Research Article | Open Access

Volume 2021 | Article ID 8427437 | https://doi.org/10.1155/2021/8427437

Adaptive Fuzzy Cooperative Control for Nonlinear Multiagent Systems with Unknown Control Coefficient and Actuator Fault

Xin Deng,¹Xiaoping Liu,²Yang Cui,¹and Cungen Liu³

Academic Editor: Toshikazu Kuniya

Received30 May 2020

Revised23 Jan 2021

Accepted06 Feb 2021

Published17 Feb 2021

Abstract

In this paper, an adaptive fuzzy containment condtrol is considered for nonlinear multiagent systems, in which it contains the unknown control coefficient and actuator fault. The uncertain nonlinear function has been approximated by fuzzy logic system (FLS). The unknown control coefficient and the remaining control rate of actuator fault can be solved by introducing a Nussbaum function. In order to avoid the repeated differentiations of the virtual controllers, first-order filters are added to the traditional backstepping control method. By designing the maximum norm of ideal adaptive parameters, only one adaptive parameter needs to be adjusted online for each agent itself. An adaptive fuzzy containment controller is constructed through the backstepping control technique and compensating signals. It is demonstrated that all the signals in nonlinear multiagent systems are bounded by designing adaptive fuzzy containment controller, and all followers can converge to the convex hull built by the leaders. The simulation studies can further confirm the effectiveness of the proposed control method in this paper.

1. Introduction

With the development of science and technology, more and more complex systems can be described as multiagent systems (MASs), for instance, unmanned aerial vehicle formation, sensor networks, and disaster emergency response (see [1–3]). Therefore, the cooperative control problem of MASs has been extensively concerned by scholars and gradually become one of the hot issues in the control field. According to different control objectives, the cooperative control of MASs is classified as flocking control [4], consensus control [5, 6], formation control [7], synchronous control [8], containment control [9, 10], and so on. Because of its wide applications, containment control is a fundamental and important research subject of MASs control, such as [11, 12]. For containment control, its purpose is to design a controller so that all follower agents can converge to the convex hull built by the leaders [9–18]. For example, the path-guided containment maneuvering approach was proposed for networked two-wheeled mobile robots with multiple virtual leaders moving along multiple parameterized paths in [11]. An output feedback distributed containment control method was investigated for marine vessels guided by multiple parameterized paths with unmeasured velocity in [12].

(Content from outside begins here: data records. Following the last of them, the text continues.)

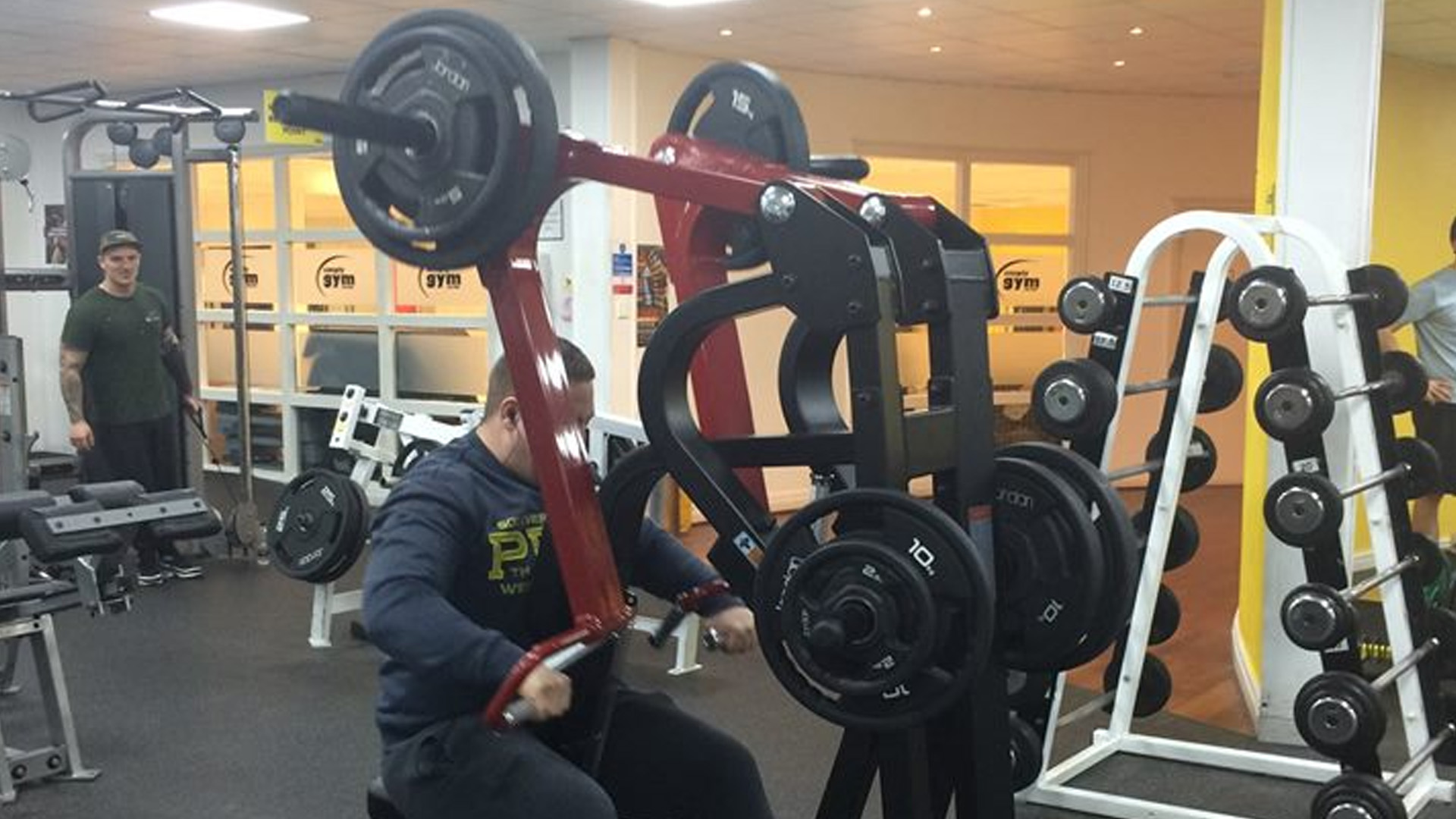 Simply Gym Crewe - New Gym Machines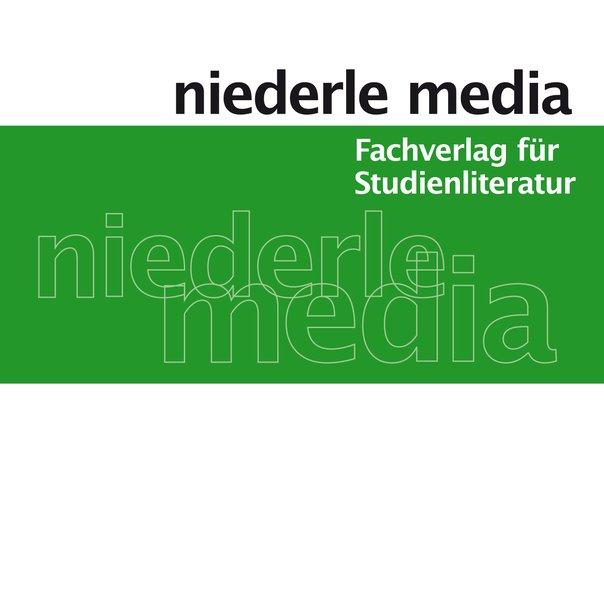 Audio-CD Standardfälle Strafrecht AT als Hörbuch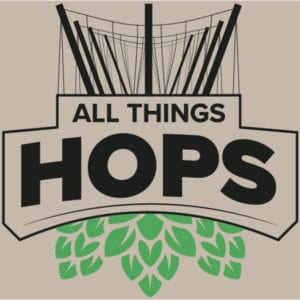 All things hops Podcast Cover Art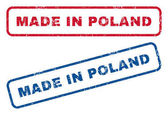 Made In Poland text rubber seal stamp watermarks Vector style is blue and red ink tag inside rounded rectangular shape Grunge design and dirty texture Blue and red emblems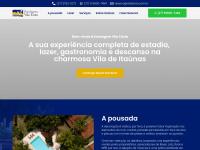vilatania.com.br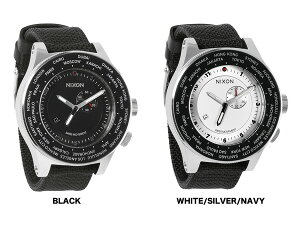 【NIXON/ニクソン:正規品】THEPASSPORTパスポートアナログワールドタイムウォッチメンズ2色レディース腕時計MZ99【送料無料】腕時計のシンシア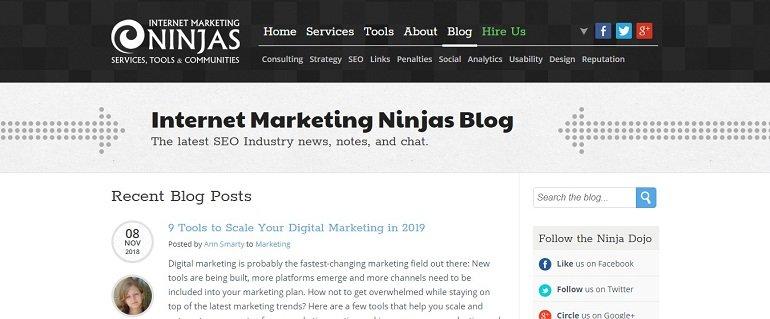internet marketing ninjas blog
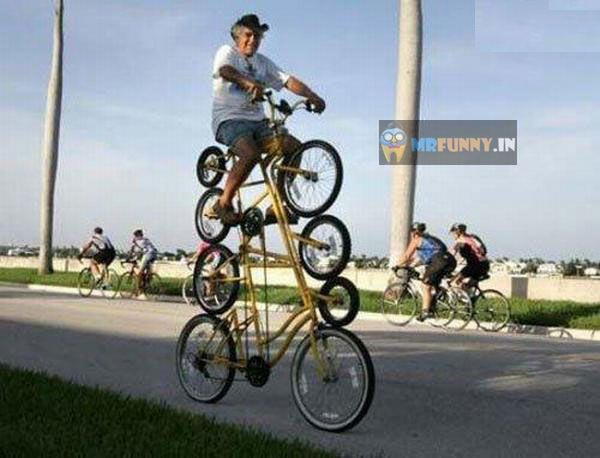 Amazing Cycle Funny Bicycling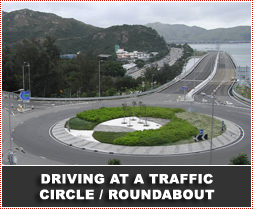 Driving around Traffic Circle / Roundabout - Arrive Alive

In literature [13–15], all containment control methods were investigated for linear MASs. But, for the containment problem of nonlinear MASs, the control methods in [13–15] were not feasible. In fact, nonlinear systems can better describe a practical engineering problem than linear systems, such as manipulator systems [19], inverted pendulum systems [20], and rigid robotic systems [21]. All systems models in [16–18] and practical application systems models in [19–26] are first- or second-order systems. For example, under the common assumption that each agent can only obtain the relative information of its neighbours intermittently, the containment control method was proposed for a class of second-order MASs with inherent nonlinear dynamics in [17]. However, many actual industrial systems models are often high-order systems. For instance, a jerk system and single-link flexible manipulators [23] were modeled as third-order and fourth-order nonlinear systems, respectively. So, it is of theoretical and practical value to study the containment control of high-order systems. Some containment control approaches were studied for high-order nonlinear MASs in [24–26]. Compared with low-order MASs, the containment control method for high-order nonlinear MASs is more difficult due to the complexity of high-order systems. In [25], for nonlinear nonaffine pure-feedback MASs, a distributed containment control was proposed based on directed graph topology. For strict-feedback nonlinear systems, the backstepping control technique is an effective approach to solve the cooperative control problem, such as [21, 27–29]. In [21], the finite-time containment control problem was considered for nonlinear MASs with unmeasurable states and input delay. Adaptive neural networks (NNs) backstepping control was studied for uncertain strict-feedback nonlinear systems with input delay in [29].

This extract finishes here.